# Excerpt provided
#####

If you’ve visited Rome, you may have noticed that the Jesuit headquarters, right off St. Peter’s Square, overlooks — “looks down on” — the Vatican. Jesuits are fond of reminding visitors, with a smile, of this topographical curiosity and its symbolic freight.

Much Vaticanology depends on this sort of it-can’t be-just-an-accident logic. What is Pope Francis, the first Jesuit Pope, really up to?

It is hard to overestimate the importance of Francis’ Jesuit background in shaping his approach to the papacy. He is a rare bird. He is a Jesuit who has had a significant career within the Society of Jesus, as a provincial superior of the order in Argentina. As archbishop of Buenos Aires, Francis became prominent as well as in the episcopal arena. He is about as cosmopolitan a pope as the church has seen since John XXIII, who was a professional diplomat.

#####

# Objective
Could you copy the passage on Pope Francis and his Jesuit background in full, word for word? None of the lines after this are needed.

#####

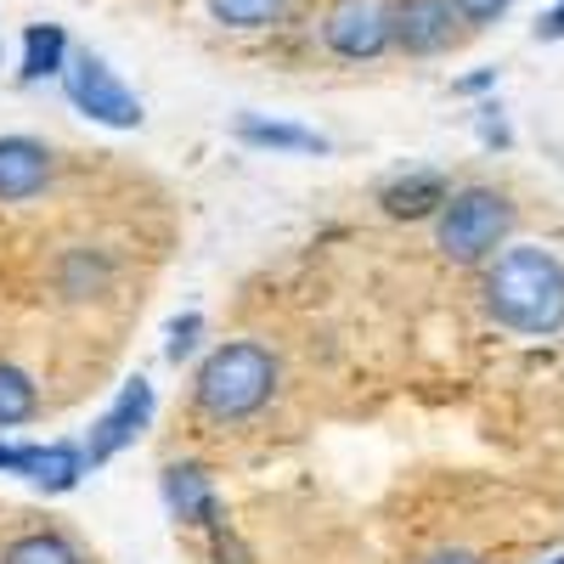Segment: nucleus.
Wrapping results in <instances>:
<instances>
[{
	"instance_id": "nucleus-21",
	"label": "nucleus",
	"mask_w": 564,
	"mask_h": 564,
	"mask_svg": "<svg viewBox=\"0 0 564 564\" xmlns=\"http://www.w3.org/2000/svg\"><path fill=\"white\" fill-rule=\"evenodd\" d=\"M536 40H564V0H558V7L536 23Z\"/></svg>"
},
{
	"instance_id": "nucleus-17",
	"label": "nucleus",
	"mask_w": 564,
	"mask_h": 564,
	"mask_svg": "<svg viewBox=\"0 0 564 564\" xmlns=\"http://www.w3.org/2000/svg\"><path fill=\"white\" fill-rule=\"evenodd\" d=\"M198 327H204V316H198V311L175 316V322H170V345H164V356H170V361H186V356H193V345H198Z\"/></svg>"
},
{
	"instance_id": "nucleus-1",
	"label": "nucleus",
	"mask_w": 564,
	"mask_h": 564,
	"mask_svg": "<svg viewBox=\"0 0 564 564\" xmlns=\"http://www.w3.org/2000/svg\"><path fill=\"white\" fill-rule=\"evenodd\" d=\"M486 311L502 327H513V334H531V339L558 334L564 327V265L536 243L497 254V265L486 271Z\"/></svg>"
},
{
	"instance_id": "nucleus-18",
	"label": "nucleus",
	"mask_w": 564,
	"mask_h": 564,
	"mask_svg": "<svg viewBox=\"0 0 564 564\" xmlns=\"http://www.w3.org/2000/svg\"><path fill=\"white\" fill-rule=\"evenodd\" d=\"M457 12H463V23H491L508 12V0H457Z\"/></svg>"
},
{
	"instance_id": "nucleus-22",
	"label": "nucleus",
	"mask_w": 564,
	"mask_h": 564,
	"mask_svg": "<svg viewBox=\"0 0 564 564\" xmlns=\"http://www.w3.org/2000/svg\"><path fill=\"white\" fill-rule=\"evenodd\" d=\"M486 85H491V74H468V79H457L463 97H475V90H486Z\"/></svg>"
},
{
	"instance_id": "nucleus-14",
	"label": "nucleus",
	"mask_w": 564,
	"mask_h": 564,
	"mask_svg": "<svg viewBox=\"0 0 564 564\" xmlns=\"http://www.w3.org/2000/svg\"><path fill=\"white\" fill-rule=\"evenodd\" d=\"M0 564H85V558H79L63 536H52V531H29V536L7 542Z\"/></svg>"
},
{
	"instance_id": "nucleus-11",
	"label": "nucleus",
	"mask_w": 564,
	"mask_h": 564,
	"mask_svg": "<svg viewBox=\"0 0 564 564\" xmlns=\"http://www.w3.org/2000/svg\"><path fill=\"white\" fill-rule=\"evenodd\" d=\"M85 463H90V457H85L79 446H68V441H57V446H34L29 486H34V491H45V497H63V491H74V486H79Z\"/></svg>"
},
{
	"instance_id": "nucleus-13",
	"label": "nucleus",
	"mask_w": 564,
	"mask_h": 564,
	"mask_svg": "<svg viewBox=\"0 0 564 564\" xmlns=\"http://www.w3.org/2000/svg\"><path fill=\"white\" fill-rule=\"evenodd\" d=\"M68 68V34L57 23H34L23 34V79H52Z\"/></svg>"
},
{
	"instance_id": "nucleus-5",
	"label": "nucleus",
	"mask_w": 564,
	"mask_h": 564,
	"mask_svg": "<svg viewBox=\"0 0 564 564\" xmlns=\"http://www.w3.org/2000/svg\"><path fill=\"white\" fill-rule=\"evenodd\" d=\"M322 45L345 63H372L395 45V7L390 0H334V12L322 18Z\"/></svg>"
},
{
	"instance_id": "nucleus-20",
	"label": "nucleus",
	"mask_w": 564,
	"mask_h": 564,
	"mask_svg": "<svg viewBox=\"0 0 564 564\" xmlns=\"http://www.w3.org/2000/svg\"><path fill=\"white\" fill-rule=\"evenodd\" d=\"M480 135H486V148H508V124L497 119V108H480Z\"/></svg>"
},
{
	"instance_id": "nucleus-23",
	"label": "nucleus",
	"mask_w": 564,
	"mask_h": 564,
	"mask_svg": "<svg viewBox=\"0 0 564 564\" xmlns=\"http://www.w3.org/2000/svg\"><path fill=\"white\" fill-rule=\"evenodd\" d=\"M423 564H480L475 553H435V558H423Z\"/></svg>"
},
{
	"instance_id": "nucleus-15",
	"label": "nucleus",
	"mask_w": 564,
	"mask_h": 564,
	"mask_svg": "<svg viewBox=\"0 0 564 564\" xmlns=\"http://www.w3.org/2000/svg\"><path fill=\"white\" fill-rule=\"evenodd\" d=\"M34 412H40V390L29 384V372L0 367V430H18Z\"/></svg>"
},
{
	"instance_id": "nucleus-2",
	"label": "nucleus",
	"mask_w": 564,
	"mask_h": 564,
	"mask_svg": "<svg viewBox=\"0 0 564 564\" xmlns=\"http://www.w3.org/2000/svg\"><path fill=\"white\" fill-rule=\"evenodd\" d=\"M276 390V361L271 350L238 339V345H220L193 379V401L204 417L215 423H238V417H254Z\"/></svg>"
},
{
	"instance_id": "nucleus-10",
	"label": "nucleus",
	"mask_w": 564,
	"mask_h": 564,
	"mask_svg": "<svg viewBox=\"0 0 564 564\" xmlns=\"http://www.w3.org/2000/svg\"><path fill=\"white\" fill-rule=\"evenodd\" d=\"M446 198H452V181L441 175V170H412V175H395L384 193H379V204H384V215L390 220H423V215H441L446 209Z\"/></svg>"
},
{
	"instance_id": "nucleus-3",
	"label": "nucleus",
	"mask_w": 564,
	"mask_h": 564,
	"mask_svg": "<svg viewBox=\"0 0 564 564\" xmlns=\"http://www.w3.org/2000/svg\"><path fill=\"white\" fill-rule=\"evenodd\" d=\"M508 226H513V204L502 193H491V186H463L435 215V243L457 265H480L508 238Z\"/></svg>"
},
{
	"instance_id": "nucleus-12",
	"label": "nucleus",
	"mask_w": 564,
	"mask_h": 564,
	"mask_svg": "<svg viewBox=\"0 0 564 564\" xmlns=\"http://www.w3.org/2000/svg\"><path fill=\"white\" fill-rule=\"evenodd\" d=\"M238 141H249V148H271V153H327V141H322L316 130L276 124V119H254V113L238 119Z\"/></svg>"
},
{
	"instance_id": "nucleus-6",
	"label": "nucleus",
	"mask_w": 564,
	"mask_h": 564,
	"mask_svg": "<svg viewBox=\"0 0 564 564\" xmlns=\"http://www.w3.org/2000/svg\"><path fill=\"white\" fill-rule=\"evenodd\" d=\"M148 417H153V384H148V379H130V384L119 390V401H113L97 423H90V441H85L90 468L108 463V457H119L141 430H148Z\"/></svg>"
},
{
	"instance_id": "nucleus-19",
	"label": "nucleus",
	"mask_w": 564,
	"mask_h": 564,
	"mask_svg": "<svg viewBox=\"0 0 564 564\" xmlns=\"http://www.w3.org/2000/svg\"><path fill=\"white\" fill-rule=\"evenodd\" d=\"M34 446H0V475H29Z\"/></svg>"
},
{
	"instance_id": "nucleus-7",
	"label": "nucleus",
	"mask_w": 564,
	"mask_h": 564,
	"mask_svg": "<svg viewBox=\"0 0 564 564\" xmlns=\"http://www.w3.org/2000/svg\"><path fill=\"white\" fill-rule=\"evenodd\" d=\"M463 12L457 0H401L395 7V45L406 57H435L457 40Z\"/></svg>"
},
{
	"instance_id": "nucleus-9",
	"label": "nucleus",
	"mask_w": 564,
	"mask_h": 564,
	"mask_svg": "<svg viewBox=\"0 0 564 564\" xmlns=\"http://www.w3.org/2000/svg\"><path fill=\"white\" fill-rule=\"evenodd\" d=\"M164 502L181 525H198V531H220V502L215 486L198 463H170L164 468Z\"/></svg>"
},
{
	"instance_id": "nucleus-4",
	"label": "nucleus",
	"mask_w": 564,
	"mask_h": 564,
	"mask_svg": "<svg viewBox=\"0 0 564 564\" xmlns=\"http://www.w3.org/2000/svg\"><path fill=\"white\" fill-rule=\"evenodd\" d=\"M63 85H68V97H74V108H79L85 119H97V124H108V130H135V124H141V102H135V90H124V85H119V74H113L97 52L68 57Z\"/></svg>"
},
{
	"instance_id": "nucleus-24",
	"label": "nucleus",
	"mask_w": 564,
	"mask_h": 564,
	"mask_svg": "<svg viewBox=\"0 0 564 564\" xmlns=\"http://www.w3.org/2000/svg\"><path fill=\"white\" fill-rule=\"evenodd\" d=\"M553 564H564V553H558V558H553Z\"/></svg>"
},
{
	"instance_id": "nucleus-8",
	"label": "nucleus",
	"mask_w": 564,
	"mask_h": 564,
	"mask_svg": "<svg viewBox=\"0 0 564 564\" xmlns=\"http://www.w3.org/2000/svg\"><path fill=\"white\" fill-rule=\"evenodd\" d=\"M45 181H52V153L29 135H0V204L45 193Z\"/></svg>"
},
{
	"instance_id": "nucleus-16",
	"label": "nucleus",
	"mask_w": 564,
	"mask_h": 564,
	"mask_svg": "<svg viewBox=\"0 0 564 564\" xmlns=\"http://www.w3.org/2000/svg\"><path fill=\"white\" fill-rule=\"evenodd\" d=\"M289 12V0H209V18L226 29H265Z\"/></svg>"
}]
</instances>
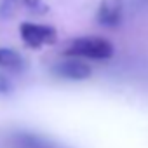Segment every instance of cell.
I'll return each mask as SVG.
<instances>
[{
  "label": "cell",
  "mask_w": 148,
  "mask_h": 148,
  "mask_svg": "<svg viewBox=\"0 0 148 148\" xmlns=\"http://www.w3.org/2000/svg\"><path fill=\"white\" fill-rule=\"evenodd\" d=\"M113 52H115L113 44L101 37H79L71 40L64 51V54L70 58L94 59V61H106L113 56Z\"/></svg>",
  "instance_id": "1"
},
{
  "label": "cell",
  "mask_w": 148,
  "mask_h": 148,
  "mask_svg": "<svg viewBox=\"0 0 148 148\" xmlns=\"http://www.w3.org/2000/svg\"><path fill=\"white\" fill-rule=\"evenodd\" d=\"M19 35L21 40L32 49H40L44 45H52L58 42V30L51 25L42 23H21Z\"/></svg>",
  "instance_id": "2"
},
{
  "label": "cell",
  "mask_w": 148,
  "mask_h": 148,
  "mask_svg": "<svg viewBox=\"0 0 148 148\" xmlns=\"http://www.w3.org/2000/svg\"><path fill=\"white\" fill-rule=\"evenodd\" d=\"M51 71L56 77H59L63 80H71V82H82V80L91 79V75H92L91 64L86 63L84 59H79V58L61 59V61L54 63Z\"/></svg>",
  "instance_id": "3"
},
{
  "label": "cell",
  "mask_w": 148,
  "mask_h": 148,
  "mask_svg": "<svg viewBox=\"0 0 148 148\" xmlns=\"http://www.w3.org/2000/svg\"><path fill=\"white\" fill-rule=\"evenodd\" d=\"M124 2L122 0H103L96 11V21L105 28H117L124 21Z\"/></svg>",
  "instance_id": "4"
},
{
  "label": "cell",
  "mask_w": 148,
  "mask_h": 148,
  "mask_svg": "<svg viewBox=\"0 0 148 148\" xmlns=\"http://www.w3.org/2000/svg\"><path fill=\"white\" fill-rule=\"evenodd\" d=\"M26 59L21 52L11 49V47H0V66L7 68L11 71H23L26 68Z\"/></svg>",
  "instance_id": "5"
},
{
  "label": "cell",
  "mask_w": 148,
  "mask_h": 148,
  "mask_svg": "<svg viewBox=\"0 0 148 148\" xmlns=\"http://www.w3.org/2000/svg\"><path fill=\"white\" fill-rule=\"evenodd\" d=\"M18 7L35 16H44L49 12V5L44 0H18Z\"/></svg>",
  "instance_id": "6"
},
{
  "label": "cell",
  "mask_w": 148,
  "mask_h": 148,
  "mask_svg": "<svg viewBox=\"0 0 148 148\" xmlns=\"http://www.w3.org/2000/svg\"><path fill=\"white\" fill-rule=\"evenodd\" d=\"M16 11H19L18 0H2V4H0V16L2 18H11Z\"/></svg>",
  "instance_id": "7"
},
{
  "label": "cell",
  "mask_w": 148,
  "mask_h": 148,
  "mask_svg": "<svg viewBox=\"0 0 148 148\" xmlns=\"http://www.w3.org/2000/svg\"><path fill=\"white\" fill-rule=\"evenodd\" d=\"M12 89H14V86H12L11 79L0 75V94H7V92H11Z\"/></svg>",
  "instance_id": "8"
}]
</instances>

#####

# Response
If you’ve visited Rome, you may have noticed that the Jesuit headquarters, right off St. Peter’s Square, overlooks — “looks down on” — the Vatican. Jesuits are fond of reminding visitors, with a smile, of this topographical curiosity and its symbolic freight.

Much Vaticanology depends on this sort of it-can’t be-just-an-accident logic. What is Pope Francis, the first Jesuit Pope, really up to?

It is hard to overestimate the importance of Francis’ Jesuit background in shaping his approach to the papacy. He is a rare bird. He is a Jesuit who has had a significant career within the Society of Jesus, as a provincial superior of the order in Argentina. As archbishop of Buenos Aires, Francis became prominent as well as in the episcopal arena. He is about as cosmopolitan a pope as the church has seen since John XXIII, who was a professional diplomat.